The Cure
Haemalogist Andrew Ryan of Britain’s National Health Service is a champion for patients who believes in holding the government to its lofty campaign promises of access to the best grade of care. The first fifty pages of this hospital suspense drama are practically a plot-free platform for his incessant complaining. The character has a moral core but his professional reserve and political navigation skills are about on par with those of Patch Adams.
Ryan rarely considers holding back his opinion on national health initiatives reducing them to blanket dismissal as “…idiotic ill-conceived incredibly costly schemes bearing some other senseless jargonistic fancy name specially chosen to hoodwink the poor unsuspecting public!” Of course he rightfully despises the bean-counting ghouls in hospital administration (with the exception of a reasonably humane chief executive) given their inherently reprehensible goals of saving more pounds than lives. They’re natural villains.
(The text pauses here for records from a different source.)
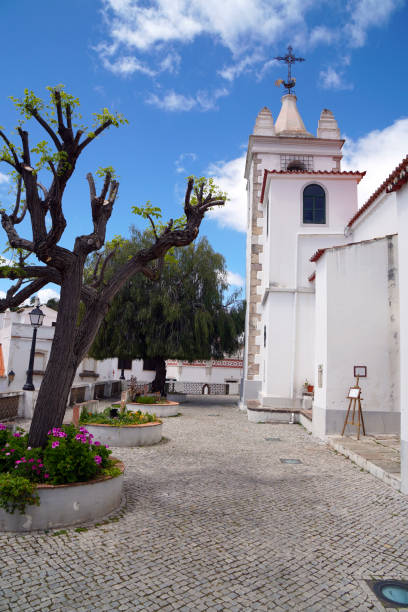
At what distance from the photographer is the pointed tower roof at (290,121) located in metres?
21.5

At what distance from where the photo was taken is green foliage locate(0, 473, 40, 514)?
436cm

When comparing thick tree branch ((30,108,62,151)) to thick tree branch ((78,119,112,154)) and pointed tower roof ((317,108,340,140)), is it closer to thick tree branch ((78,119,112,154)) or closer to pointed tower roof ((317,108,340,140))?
thick tree branch ((78,119,112,154))

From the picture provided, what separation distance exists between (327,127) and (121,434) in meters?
18.0

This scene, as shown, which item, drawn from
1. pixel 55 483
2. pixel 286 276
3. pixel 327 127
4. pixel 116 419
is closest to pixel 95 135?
pixel 55 483

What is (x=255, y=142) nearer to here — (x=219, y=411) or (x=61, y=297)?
(x=219, y=411)

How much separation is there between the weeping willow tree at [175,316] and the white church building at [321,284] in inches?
84.8

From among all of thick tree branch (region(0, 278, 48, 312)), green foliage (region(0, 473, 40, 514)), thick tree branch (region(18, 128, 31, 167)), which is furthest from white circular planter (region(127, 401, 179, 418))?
thick tree branch (region(18, 128, 31, 167))

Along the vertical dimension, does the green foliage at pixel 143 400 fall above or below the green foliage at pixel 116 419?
above

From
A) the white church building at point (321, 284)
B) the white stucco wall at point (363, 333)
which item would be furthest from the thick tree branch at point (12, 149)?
the white stucco wall at point (363, 333)

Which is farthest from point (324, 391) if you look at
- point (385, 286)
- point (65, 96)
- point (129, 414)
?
point (65, 96)

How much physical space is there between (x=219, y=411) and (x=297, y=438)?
7266 mm

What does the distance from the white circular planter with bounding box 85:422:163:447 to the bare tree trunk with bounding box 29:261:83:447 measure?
399 centimetres

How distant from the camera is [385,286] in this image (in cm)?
1075

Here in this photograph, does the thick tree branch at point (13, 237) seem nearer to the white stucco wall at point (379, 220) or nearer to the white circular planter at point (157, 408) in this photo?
the white circular planter at point (157, 408)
Eventually it emerges that young and middle-aged patients afflicted with only moderate maladies are dying without clear cause. The deaths which Ryan comes to see as crimes aren’t a particularly integral portion of the story until late in the action. Motivation for criminal behavior isn’t is as clearly defined as it could have been or as inevitable as is expected; urgency is strangely absent. The story willfully resists the conventions of its chosen genre.
The strongest passages concern a developing romance between Ryan and an alluring but slightly hesitant pharmaceuticals sales representative named Victoria. As perpetual jousting falls away the tentative humanity visible in these characters reflects a higher plane of prose. Ryan is also rather sympathetic when dealing affectionately with his nearly adult children.
This stressed physician who lives alone following a divorce fluctuates between moderately substantial and heavy drinking (sometimes on lunch break) for purposes of general decompression. The drinks are usually accompanied by Beethoven in the background. Each chapter is headed by an applicable quotation from wits such as George Bernard Shaw Oscar Wilde and Woody Allen; the generally zippy Ryan has a penchant for injecting the words of other cultural icons into his conversations and enjoys identifying sources when his colleagues do so. Chess metaphors appear to positive effect including: “‘Every time you think you’re beaten with no way back with all the infinite possible moves available to you it’s more than likely that there must be a winner there that you haven’t seen.’”
Michael Mills is a retired haematologist with interest in jazz music golf and health policy reform. His occupational experience ensures authenticity of The Cure‘s medical procedures. The obvious primacy of patients’ welfare is a laudable priority but sustained embittered grousing almost completely inundates a storyline of substantial promise.